Laurent LECOINTRE (1742-1805)
[37 ans en 1789]
Lecointre, marchand de toiles
à Versailles, est l’un des seuls députés à ne pas avoir reçu une formationde juriste. Il se fait élire officier dans la garde Nationale et s’emploie à dénoncer
les gradés ayant arborés la cocarde noire lors d’un banquet. Le 6 octobre 1789, c’est lui qui commande les troupes chargées de contrôler la foule qui a envahi Versailles.
Elu président de l’administration de Seine et Oise en 1791, il entre peu de temps après à l’Assemblée Législative avant d’être élu à la Convention.
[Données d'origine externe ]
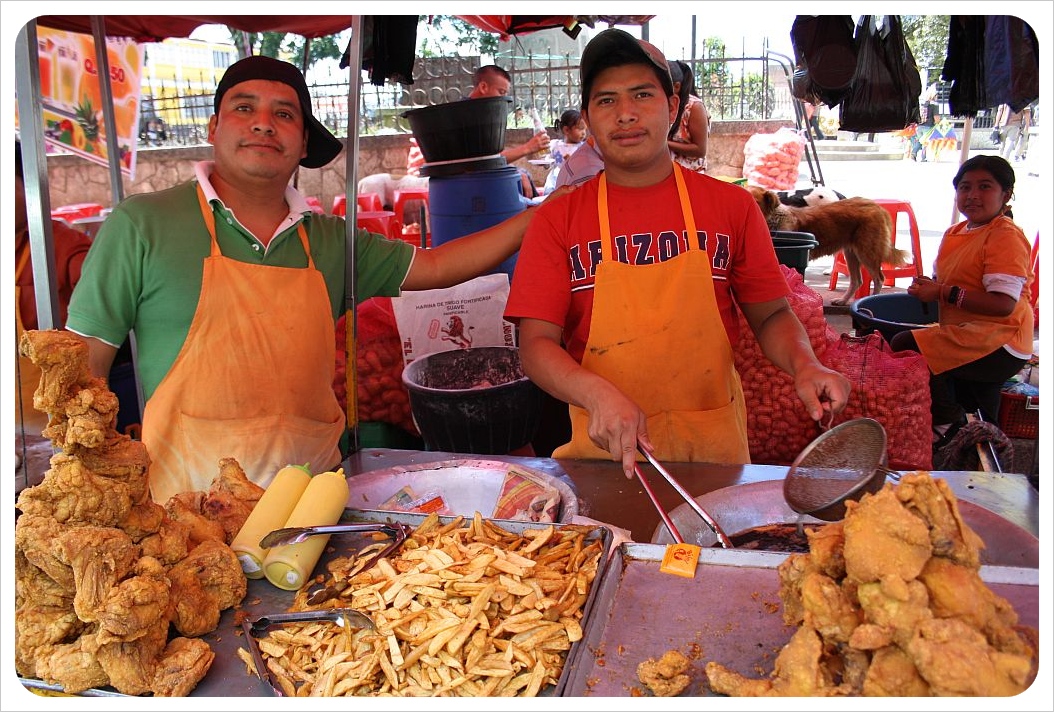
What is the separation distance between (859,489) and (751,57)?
11657 millimetres

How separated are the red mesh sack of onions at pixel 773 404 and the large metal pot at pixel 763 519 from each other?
5.32 feet

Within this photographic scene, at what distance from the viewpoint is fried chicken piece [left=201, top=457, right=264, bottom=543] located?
1.57 metres

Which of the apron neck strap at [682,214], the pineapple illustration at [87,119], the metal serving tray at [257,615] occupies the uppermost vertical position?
the pineapple illustration at [87,119]

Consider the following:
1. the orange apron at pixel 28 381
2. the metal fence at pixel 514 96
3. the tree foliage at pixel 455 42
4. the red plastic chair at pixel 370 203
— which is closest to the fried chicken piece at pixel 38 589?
the orange apron at pixel 28 381

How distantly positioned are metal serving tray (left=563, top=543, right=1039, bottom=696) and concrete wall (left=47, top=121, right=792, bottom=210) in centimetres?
983

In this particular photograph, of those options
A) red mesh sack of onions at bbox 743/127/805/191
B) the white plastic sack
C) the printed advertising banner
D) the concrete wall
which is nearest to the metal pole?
the white plastic sack

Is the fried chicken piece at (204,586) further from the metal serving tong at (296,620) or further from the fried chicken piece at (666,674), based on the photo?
the fried chicken piece at (666,674)

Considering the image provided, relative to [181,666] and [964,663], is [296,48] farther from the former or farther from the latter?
[964,663]

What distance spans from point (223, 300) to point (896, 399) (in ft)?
8.53

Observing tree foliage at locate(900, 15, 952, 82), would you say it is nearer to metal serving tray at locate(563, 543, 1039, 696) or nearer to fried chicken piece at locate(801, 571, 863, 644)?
metal serving tray at locate(563, 543, 1039, 696)

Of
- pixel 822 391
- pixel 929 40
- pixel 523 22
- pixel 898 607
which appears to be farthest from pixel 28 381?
pixel 929 40

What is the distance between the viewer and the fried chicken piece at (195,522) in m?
1.47

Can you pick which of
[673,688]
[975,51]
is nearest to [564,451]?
[673,688]

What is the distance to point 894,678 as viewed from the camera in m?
0.91
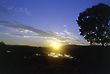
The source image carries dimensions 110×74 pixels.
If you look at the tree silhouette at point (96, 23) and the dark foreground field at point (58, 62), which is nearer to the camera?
the dark foreground field at point (58, 62)

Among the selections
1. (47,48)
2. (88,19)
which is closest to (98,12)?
(88,19)

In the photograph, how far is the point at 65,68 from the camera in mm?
20734

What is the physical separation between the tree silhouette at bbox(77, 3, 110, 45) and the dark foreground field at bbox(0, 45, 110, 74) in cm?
1108

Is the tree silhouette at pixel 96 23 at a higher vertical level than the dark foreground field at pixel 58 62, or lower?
higher

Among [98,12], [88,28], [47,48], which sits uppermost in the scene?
[98,12]

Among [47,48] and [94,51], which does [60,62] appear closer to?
[94,51]

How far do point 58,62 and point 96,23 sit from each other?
929 inches

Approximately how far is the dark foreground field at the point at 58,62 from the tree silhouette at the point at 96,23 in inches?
436

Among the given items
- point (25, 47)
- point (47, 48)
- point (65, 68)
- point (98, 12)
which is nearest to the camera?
point (65, 68)

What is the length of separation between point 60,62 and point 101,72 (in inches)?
254

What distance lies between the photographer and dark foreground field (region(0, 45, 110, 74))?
763 inches

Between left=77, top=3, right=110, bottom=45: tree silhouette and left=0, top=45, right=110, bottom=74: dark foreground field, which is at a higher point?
left=77, top=3, right=110, bottom=45: tree silhouette

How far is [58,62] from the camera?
80.9 feet

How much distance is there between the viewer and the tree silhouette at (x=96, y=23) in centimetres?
4550
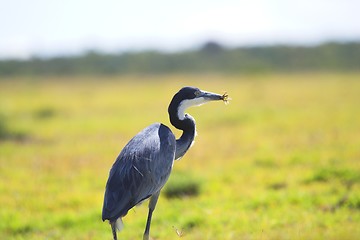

Lecointre y montre un goût prononcé pour la dénonciation, il commence par attaquer l’ancienne municipalité de Versailles puis les différents ministres et même quelques uns de ses collègues qui ne le lui pardonneront pas. Lecointre votera pour la mort lors du procès de Capet avant de partir en mission dans la Manche et à Rouen.
De retour à Paris, il commence à s’opposer à Robespierre qu’il traite de tyran lors de la cérémonie de l’Etre Suprême.Il participe activement à la journée du 9 thermidor et se montre, dans les mois qui vont suivre, un des dénonciateurs les plus acharnés contre ses anciens collègues terroristes. Lecointre se compromet lors des insurrections de germinal et se retrouve en prison ; il sera libéré par la loi d’amnistie votée par la Convention avant sa séparation. Il participera ensuite à la conspiration des Egaux aux côtés de Babeuf et Darthé mais niera toute implication dans le complot lors de l’arrestation de ses camarades.
Lecointre refusera ensuite de voter pour l’établissement du Consulat puis pour le Consulat à vie, ce qui lui vaudra d’être assigné à résidence dans sa propriété de Guignes dans laquelle il s’éteindra le 4 août 1805.